## Start Material for the task

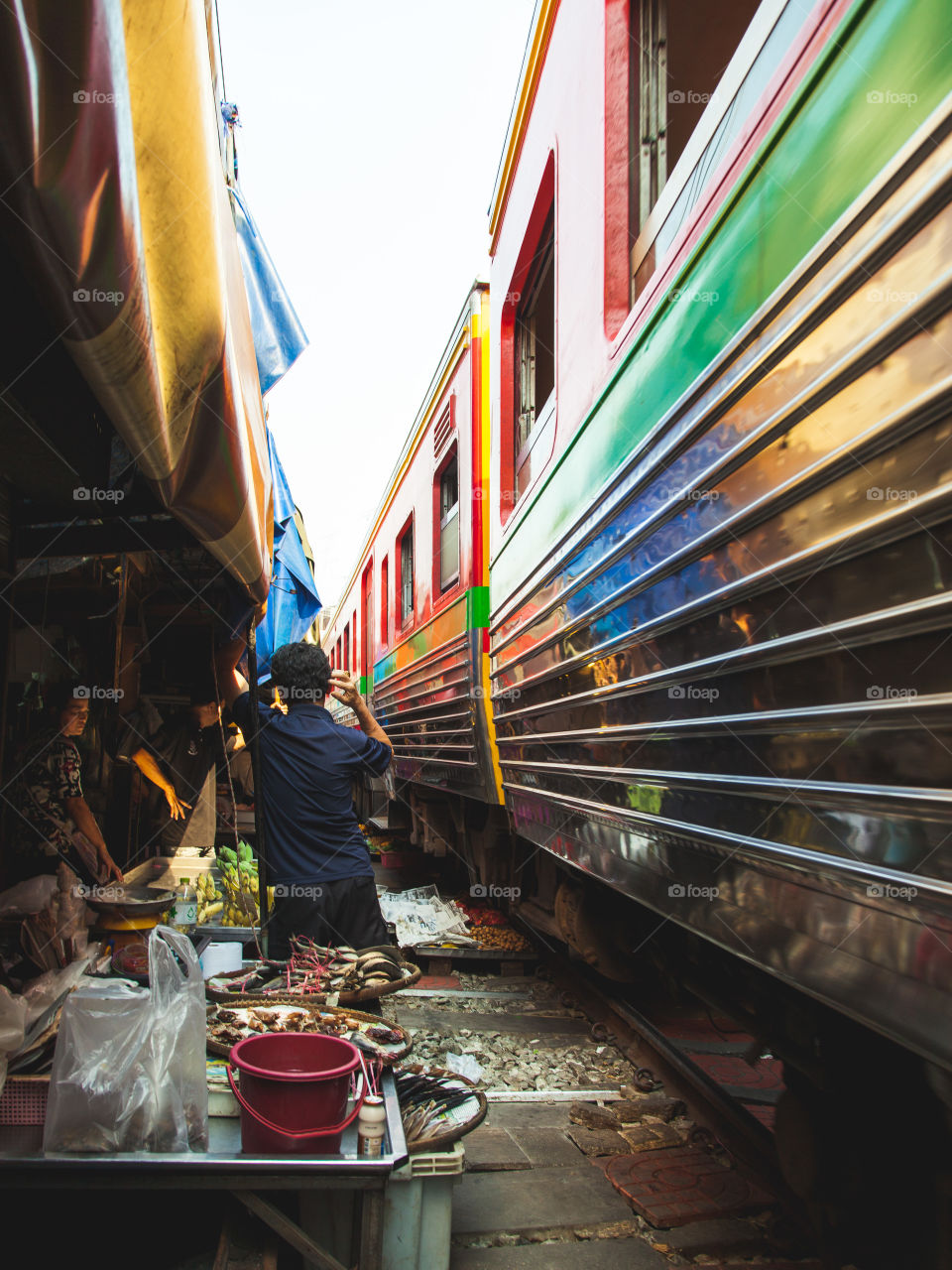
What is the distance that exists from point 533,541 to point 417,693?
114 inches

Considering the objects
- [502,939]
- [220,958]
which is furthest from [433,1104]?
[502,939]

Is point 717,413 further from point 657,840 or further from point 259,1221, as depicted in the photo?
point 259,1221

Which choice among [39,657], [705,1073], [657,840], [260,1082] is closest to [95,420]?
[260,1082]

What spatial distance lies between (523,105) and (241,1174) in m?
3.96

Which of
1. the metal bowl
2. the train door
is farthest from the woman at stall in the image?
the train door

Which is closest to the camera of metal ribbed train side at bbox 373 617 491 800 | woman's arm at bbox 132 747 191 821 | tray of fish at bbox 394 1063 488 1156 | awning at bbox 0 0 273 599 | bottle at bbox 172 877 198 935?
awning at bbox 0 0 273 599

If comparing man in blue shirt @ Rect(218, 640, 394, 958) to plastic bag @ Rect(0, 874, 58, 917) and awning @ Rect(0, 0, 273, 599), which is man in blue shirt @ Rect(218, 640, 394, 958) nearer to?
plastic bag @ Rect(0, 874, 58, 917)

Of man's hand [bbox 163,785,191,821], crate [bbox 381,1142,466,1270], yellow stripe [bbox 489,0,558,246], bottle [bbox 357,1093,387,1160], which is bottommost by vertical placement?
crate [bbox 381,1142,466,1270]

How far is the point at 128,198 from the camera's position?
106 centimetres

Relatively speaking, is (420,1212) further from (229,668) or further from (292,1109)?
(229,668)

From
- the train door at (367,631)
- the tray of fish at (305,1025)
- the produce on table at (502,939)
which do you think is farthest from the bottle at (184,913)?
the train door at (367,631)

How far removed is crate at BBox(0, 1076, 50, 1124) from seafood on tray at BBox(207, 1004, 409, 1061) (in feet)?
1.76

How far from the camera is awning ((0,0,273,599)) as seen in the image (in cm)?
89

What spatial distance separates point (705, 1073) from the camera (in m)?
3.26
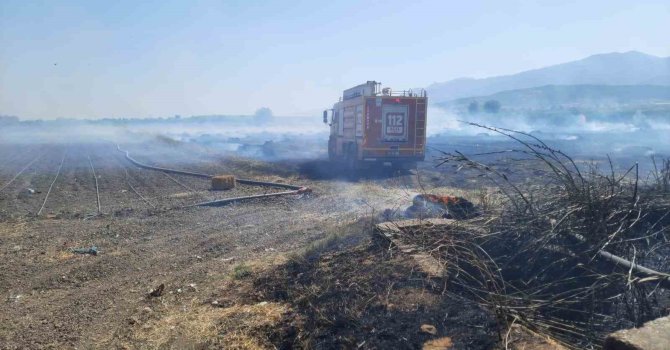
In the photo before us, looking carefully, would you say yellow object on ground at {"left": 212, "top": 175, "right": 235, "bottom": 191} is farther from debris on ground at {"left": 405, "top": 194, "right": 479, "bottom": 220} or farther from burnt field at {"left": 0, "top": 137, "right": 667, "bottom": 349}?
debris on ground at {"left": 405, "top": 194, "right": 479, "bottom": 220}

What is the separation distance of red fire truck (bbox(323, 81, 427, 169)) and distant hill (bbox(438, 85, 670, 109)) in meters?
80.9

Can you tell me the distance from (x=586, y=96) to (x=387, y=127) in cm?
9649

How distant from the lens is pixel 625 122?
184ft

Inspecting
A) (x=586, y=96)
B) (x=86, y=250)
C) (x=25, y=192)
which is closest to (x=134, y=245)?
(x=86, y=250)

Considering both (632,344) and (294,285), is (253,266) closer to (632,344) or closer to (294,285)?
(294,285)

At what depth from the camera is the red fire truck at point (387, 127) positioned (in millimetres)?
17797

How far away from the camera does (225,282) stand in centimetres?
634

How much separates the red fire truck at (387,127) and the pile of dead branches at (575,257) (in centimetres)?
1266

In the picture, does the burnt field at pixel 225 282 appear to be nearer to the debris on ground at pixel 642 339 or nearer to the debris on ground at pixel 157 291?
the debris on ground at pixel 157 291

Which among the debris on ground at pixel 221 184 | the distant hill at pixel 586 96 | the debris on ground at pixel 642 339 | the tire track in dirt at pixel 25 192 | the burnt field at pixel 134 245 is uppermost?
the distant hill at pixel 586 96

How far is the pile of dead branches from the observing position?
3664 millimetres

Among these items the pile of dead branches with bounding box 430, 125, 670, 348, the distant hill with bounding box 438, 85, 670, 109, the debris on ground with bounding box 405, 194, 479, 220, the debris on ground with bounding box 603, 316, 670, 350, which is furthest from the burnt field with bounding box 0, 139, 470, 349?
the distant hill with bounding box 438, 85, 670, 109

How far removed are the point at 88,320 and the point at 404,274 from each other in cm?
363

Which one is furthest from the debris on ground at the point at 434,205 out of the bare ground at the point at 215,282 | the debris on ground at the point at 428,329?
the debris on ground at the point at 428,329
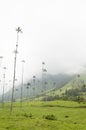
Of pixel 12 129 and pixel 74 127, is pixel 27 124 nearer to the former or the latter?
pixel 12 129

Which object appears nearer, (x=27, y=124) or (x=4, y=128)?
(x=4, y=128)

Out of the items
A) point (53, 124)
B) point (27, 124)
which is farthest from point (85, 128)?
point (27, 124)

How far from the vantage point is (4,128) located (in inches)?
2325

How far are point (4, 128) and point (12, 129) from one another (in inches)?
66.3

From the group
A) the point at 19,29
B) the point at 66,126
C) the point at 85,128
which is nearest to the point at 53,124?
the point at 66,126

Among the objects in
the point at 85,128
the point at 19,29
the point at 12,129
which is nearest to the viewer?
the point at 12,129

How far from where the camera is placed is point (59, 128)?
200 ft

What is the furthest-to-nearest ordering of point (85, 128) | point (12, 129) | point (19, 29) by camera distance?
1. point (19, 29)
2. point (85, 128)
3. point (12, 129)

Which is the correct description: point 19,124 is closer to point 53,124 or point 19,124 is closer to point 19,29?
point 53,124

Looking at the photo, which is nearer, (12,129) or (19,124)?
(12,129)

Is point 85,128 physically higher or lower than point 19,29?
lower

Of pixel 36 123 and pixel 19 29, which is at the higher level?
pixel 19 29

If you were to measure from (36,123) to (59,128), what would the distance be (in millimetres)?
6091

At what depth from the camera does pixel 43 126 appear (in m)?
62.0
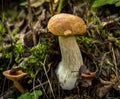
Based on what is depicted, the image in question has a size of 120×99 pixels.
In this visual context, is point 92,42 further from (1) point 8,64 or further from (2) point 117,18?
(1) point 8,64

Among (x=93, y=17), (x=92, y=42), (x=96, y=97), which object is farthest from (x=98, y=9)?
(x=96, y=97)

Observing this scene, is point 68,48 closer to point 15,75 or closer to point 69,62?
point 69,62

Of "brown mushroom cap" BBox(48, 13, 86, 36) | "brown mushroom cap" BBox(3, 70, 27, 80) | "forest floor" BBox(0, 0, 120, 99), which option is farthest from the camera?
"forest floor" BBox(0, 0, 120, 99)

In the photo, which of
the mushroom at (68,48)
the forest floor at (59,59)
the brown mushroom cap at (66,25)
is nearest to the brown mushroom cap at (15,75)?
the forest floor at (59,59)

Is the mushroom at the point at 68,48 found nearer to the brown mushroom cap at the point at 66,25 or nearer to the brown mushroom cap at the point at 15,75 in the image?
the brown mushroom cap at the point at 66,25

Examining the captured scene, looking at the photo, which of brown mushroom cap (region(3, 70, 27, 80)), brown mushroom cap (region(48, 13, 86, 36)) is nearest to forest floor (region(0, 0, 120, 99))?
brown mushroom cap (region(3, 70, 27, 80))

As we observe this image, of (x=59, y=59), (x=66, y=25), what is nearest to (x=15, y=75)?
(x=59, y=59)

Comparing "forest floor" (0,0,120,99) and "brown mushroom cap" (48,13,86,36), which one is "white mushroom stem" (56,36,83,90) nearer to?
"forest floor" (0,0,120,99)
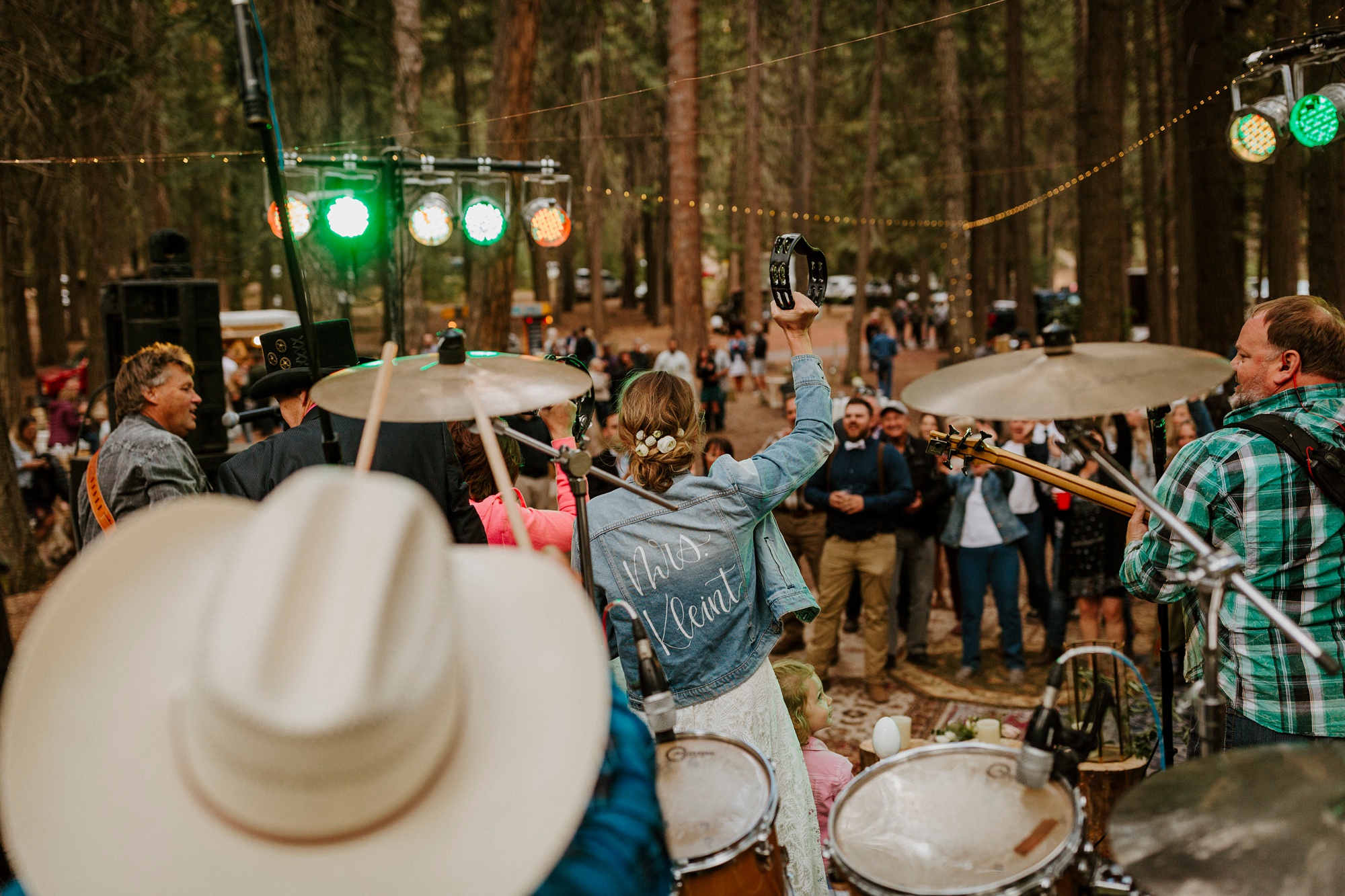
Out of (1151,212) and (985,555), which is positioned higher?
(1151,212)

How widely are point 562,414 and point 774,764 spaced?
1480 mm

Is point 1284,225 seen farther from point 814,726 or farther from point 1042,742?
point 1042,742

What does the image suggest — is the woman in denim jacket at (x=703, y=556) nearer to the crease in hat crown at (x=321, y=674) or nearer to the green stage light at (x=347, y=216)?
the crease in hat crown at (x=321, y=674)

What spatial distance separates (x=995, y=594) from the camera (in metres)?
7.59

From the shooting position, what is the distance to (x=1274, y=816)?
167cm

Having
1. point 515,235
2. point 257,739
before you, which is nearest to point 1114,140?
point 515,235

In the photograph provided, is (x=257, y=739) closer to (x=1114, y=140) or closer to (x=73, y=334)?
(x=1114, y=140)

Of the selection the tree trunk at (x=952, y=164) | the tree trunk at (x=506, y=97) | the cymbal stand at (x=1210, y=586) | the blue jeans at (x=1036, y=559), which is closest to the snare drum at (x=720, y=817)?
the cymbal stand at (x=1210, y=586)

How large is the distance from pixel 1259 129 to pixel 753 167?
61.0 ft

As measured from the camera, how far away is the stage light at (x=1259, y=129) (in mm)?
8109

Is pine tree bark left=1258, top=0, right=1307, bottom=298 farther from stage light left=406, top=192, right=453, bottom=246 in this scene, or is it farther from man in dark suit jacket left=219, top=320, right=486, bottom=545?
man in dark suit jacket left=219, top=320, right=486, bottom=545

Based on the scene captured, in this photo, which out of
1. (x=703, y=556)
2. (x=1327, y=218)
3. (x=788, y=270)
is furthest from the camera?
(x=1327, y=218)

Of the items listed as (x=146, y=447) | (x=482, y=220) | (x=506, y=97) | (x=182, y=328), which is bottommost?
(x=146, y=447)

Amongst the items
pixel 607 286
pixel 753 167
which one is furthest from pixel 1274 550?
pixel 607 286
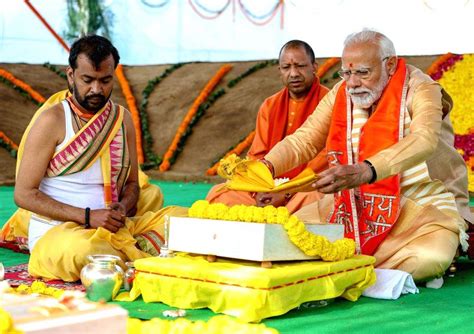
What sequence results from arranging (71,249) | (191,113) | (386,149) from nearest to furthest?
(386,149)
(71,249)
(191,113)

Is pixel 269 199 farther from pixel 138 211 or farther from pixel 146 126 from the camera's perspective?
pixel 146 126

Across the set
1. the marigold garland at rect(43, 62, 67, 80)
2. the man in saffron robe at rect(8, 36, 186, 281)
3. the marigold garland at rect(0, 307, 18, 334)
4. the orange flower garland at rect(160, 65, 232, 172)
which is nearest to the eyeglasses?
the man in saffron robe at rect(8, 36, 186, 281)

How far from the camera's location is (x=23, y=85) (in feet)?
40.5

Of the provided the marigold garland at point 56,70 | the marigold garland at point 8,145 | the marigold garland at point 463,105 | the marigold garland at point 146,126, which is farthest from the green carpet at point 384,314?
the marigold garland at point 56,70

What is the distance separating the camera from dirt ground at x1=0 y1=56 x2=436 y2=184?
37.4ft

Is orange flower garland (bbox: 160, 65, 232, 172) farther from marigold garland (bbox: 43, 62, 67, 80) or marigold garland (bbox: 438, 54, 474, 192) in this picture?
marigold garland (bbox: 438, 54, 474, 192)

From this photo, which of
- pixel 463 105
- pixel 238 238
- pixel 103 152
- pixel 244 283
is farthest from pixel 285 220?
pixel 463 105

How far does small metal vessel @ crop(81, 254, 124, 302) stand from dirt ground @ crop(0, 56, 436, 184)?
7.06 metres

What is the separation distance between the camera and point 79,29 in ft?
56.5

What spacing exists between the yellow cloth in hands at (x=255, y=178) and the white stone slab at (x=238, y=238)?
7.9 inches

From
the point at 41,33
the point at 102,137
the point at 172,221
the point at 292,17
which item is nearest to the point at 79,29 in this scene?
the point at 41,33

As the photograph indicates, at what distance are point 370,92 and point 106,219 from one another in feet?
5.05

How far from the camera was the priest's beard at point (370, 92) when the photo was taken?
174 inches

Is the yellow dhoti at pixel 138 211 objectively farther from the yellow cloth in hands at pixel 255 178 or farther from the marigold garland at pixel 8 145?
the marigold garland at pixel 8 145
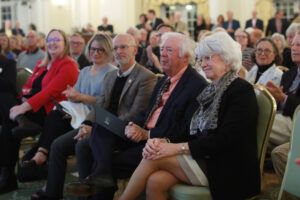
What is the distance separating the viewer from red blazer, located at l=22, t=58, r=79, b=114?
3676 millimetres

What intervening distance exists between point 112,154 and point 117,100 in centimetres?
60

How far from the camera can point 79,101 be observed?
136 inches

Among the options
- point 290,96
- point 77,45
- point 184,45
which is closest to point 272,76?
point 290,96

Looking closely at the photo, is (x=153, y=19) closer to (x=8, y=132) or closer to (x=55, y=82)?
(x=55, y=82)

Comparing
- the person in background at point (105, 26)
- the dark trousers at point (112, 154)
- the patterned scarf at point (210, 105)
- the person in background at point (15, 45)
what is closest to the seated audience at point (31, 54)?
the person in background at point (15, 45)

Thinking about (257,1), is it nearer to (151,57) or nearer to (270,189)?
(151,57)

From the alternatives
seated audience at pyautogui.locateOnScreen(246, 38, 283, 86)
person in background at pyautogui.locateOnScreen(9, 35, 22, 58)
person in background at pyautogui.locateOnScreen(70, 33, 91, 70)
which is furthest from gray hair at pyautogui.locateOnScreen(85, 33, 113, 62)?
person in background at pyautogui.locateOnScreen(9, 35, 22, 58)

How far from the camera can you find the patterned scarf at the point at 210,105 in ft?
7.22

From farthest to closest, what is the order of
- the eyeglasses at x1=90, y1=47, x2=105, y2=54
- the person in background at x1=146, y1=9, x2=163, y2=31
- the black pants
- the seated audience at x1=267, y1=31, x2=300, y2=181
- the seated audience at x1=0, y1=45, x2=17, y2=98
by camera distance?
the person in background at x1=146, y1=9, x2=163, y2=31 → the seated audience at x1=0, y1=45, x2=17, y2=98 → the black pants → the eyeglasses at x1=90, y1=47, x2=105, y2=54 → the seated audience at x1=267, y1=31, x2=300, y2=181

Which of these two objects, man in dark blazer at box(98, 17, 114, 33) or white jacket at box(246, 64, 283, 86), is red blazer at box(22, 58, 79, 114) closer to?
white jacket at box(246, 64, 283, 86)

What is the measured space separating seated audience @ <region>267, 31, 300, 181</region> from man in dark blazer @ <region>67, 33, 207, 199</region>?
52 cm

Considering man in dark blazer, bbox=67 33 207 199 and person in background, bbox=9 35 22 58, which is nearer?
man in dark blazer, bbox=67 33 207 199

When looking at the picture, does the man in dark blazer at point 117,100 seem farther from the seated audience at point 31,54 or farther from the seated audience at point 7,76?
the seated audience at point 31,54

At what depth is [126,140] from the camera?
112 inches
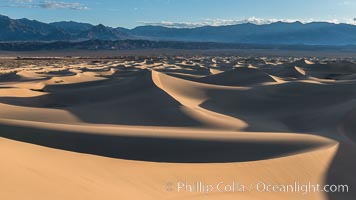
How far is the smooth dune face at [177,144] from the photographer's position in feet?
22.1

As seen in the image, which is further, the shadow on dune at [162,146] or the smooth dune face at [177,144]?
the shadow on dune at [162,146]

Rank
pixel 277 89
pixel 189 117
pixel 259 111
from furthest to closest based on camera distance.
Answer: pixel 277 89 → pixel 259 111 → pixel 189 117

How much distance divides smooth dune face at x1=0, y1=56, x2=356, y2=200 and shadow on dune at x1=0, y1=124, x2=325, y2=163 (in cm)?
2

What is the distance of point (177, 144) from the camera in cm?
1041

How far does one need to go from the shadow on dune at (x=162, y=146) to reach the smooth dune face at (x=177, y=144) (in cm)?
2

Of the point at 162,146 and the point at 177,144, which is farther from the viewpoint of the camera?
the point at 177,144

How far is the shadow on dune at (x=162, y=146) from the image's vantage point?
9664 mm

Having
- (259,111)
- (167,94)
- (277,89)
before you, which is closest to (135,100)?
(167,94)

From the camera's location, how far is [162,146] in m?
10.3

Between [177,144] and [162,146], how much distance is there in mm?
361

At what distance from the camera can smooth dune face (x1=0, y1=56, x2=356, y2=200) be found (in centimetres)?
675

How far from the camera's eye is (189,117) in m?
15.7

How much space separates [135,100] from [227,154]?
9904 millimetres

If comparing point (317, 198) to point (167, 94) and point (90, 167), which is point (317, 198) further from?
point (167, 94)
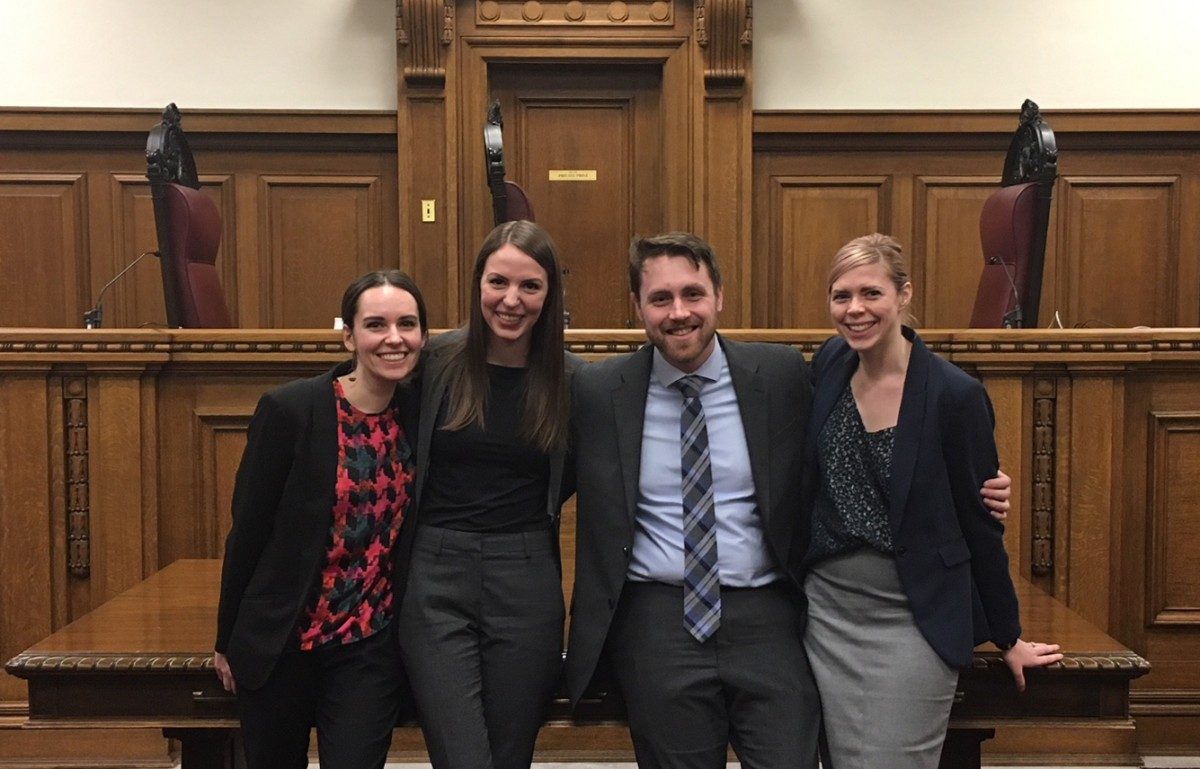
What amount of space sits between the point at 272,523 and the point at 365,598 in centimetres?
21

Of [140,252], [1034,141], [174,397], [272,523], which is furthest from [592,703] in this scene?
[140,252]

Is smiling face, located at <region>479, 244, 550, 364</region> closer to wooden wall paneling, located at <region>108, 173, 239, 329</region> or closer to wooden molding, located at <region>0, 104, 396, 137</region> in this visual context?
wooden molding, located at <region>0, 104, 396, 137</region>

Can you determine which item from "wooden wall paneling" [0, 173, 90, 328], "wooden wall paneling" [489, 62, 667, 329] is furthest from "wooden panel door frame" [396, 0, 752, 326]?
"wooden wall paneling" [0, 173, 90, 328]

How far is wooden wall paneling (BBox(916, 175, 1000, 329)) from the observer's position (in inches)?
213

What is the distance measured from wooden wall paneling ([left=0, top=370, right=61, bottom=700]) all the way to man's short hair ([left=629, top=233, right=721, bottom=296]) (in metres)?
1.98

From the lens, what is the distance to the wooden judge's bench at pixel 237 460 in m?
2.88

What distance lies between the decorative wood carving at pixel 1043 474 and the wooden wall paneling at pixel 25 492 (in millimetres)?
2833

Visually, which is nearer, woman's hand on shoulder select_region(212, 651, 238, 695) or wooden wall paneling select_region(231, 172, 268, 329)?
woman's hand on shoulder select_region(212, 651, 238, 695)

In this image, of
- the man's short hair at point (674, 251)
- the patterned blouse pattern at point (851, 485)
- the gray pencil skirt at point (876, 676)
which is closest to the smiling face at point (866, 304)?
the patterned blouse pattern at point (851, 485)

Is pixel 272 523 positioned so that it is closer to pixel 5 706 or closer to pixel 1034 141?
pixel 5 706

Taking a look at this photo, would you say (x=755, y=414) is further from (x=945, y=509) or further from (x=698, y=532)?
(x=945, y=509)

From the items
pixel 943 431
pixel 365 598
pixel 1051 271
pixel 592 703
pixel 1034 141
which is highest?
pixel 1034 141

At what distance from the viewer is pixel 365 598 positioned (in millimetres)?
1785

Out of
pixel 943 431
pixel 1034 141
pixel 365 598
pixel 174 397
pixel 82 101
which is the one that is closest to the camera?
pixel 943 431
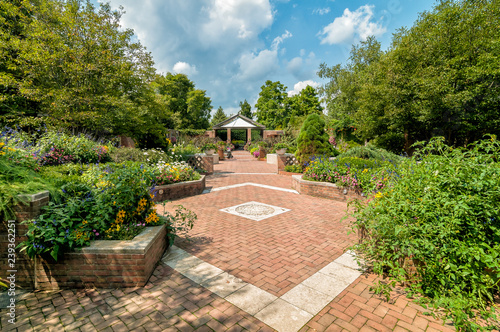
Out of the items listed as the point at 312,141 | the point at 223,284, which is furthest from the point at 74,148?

## End Material for the task

> _What is required_: Quote verbatim every line starting at the line that contains "What is the distance measured" and ending with the last line of the records; omit all pictures.

> _Problem solution_:
What is the distance measured from wooden wall paneling ([left=0, top=370, right=61, bottom=700]) all the way to man's short hair ([left=629, top=233, right=721, bottom=296]) (in metres)?
1.98

From the lens, what is the distance to the wooden judge's bench at pixel 237 460 in m?
2.88

What distance lies between the decorative wood carving at pixel 1043 474 and the wooden wall paneling at pixel 25 492 (in millimetres)?
2833

Visually, which is nearer, woman's hand on shoulder select_region(212, 651, 238, 695) or wooden wall paneling select_region(231, 172, 268, 329)?
woman's hand on shoulder select_region(212, 651, 238, 695)

In this image, of
- the man's short hair at point (674, 251)
- the patterned blouse pattern at point (851, 485)
- the gray pencil skirt at point (876, 676)
which is closest to the smiling face at point (866, 304)?
the patterned blouse pattern at point (851, 485)

Is pixel 272 523 positioned so that it is closer to pixel 5 706 or closer to pixel 1034 141?
pixel 5 706

Taking a look at this photo, would you say (x=755, y=414) is further from (x=945, y=509) or further from (x=698, y=532)?
(x=945, y=509)

From the items
pixel 943 431
pixel 365 598
pixel 1051 271
pixel 592 703
pixel 1034 141
which is highest?
pixel 1034 141

At what distance from the viewer is pixel 365 598 positioned (in millimetres)?
1785

Out of
pixel 943 431
pixel 1034 141
pixel 365 598
pixel 174 397
pixel 82 101
which is the one that is closest to the camera?
pixel 943 431
Out of the items listed as the point at 312,141 | the point at 223,284, which is furthest from the point at 74,148?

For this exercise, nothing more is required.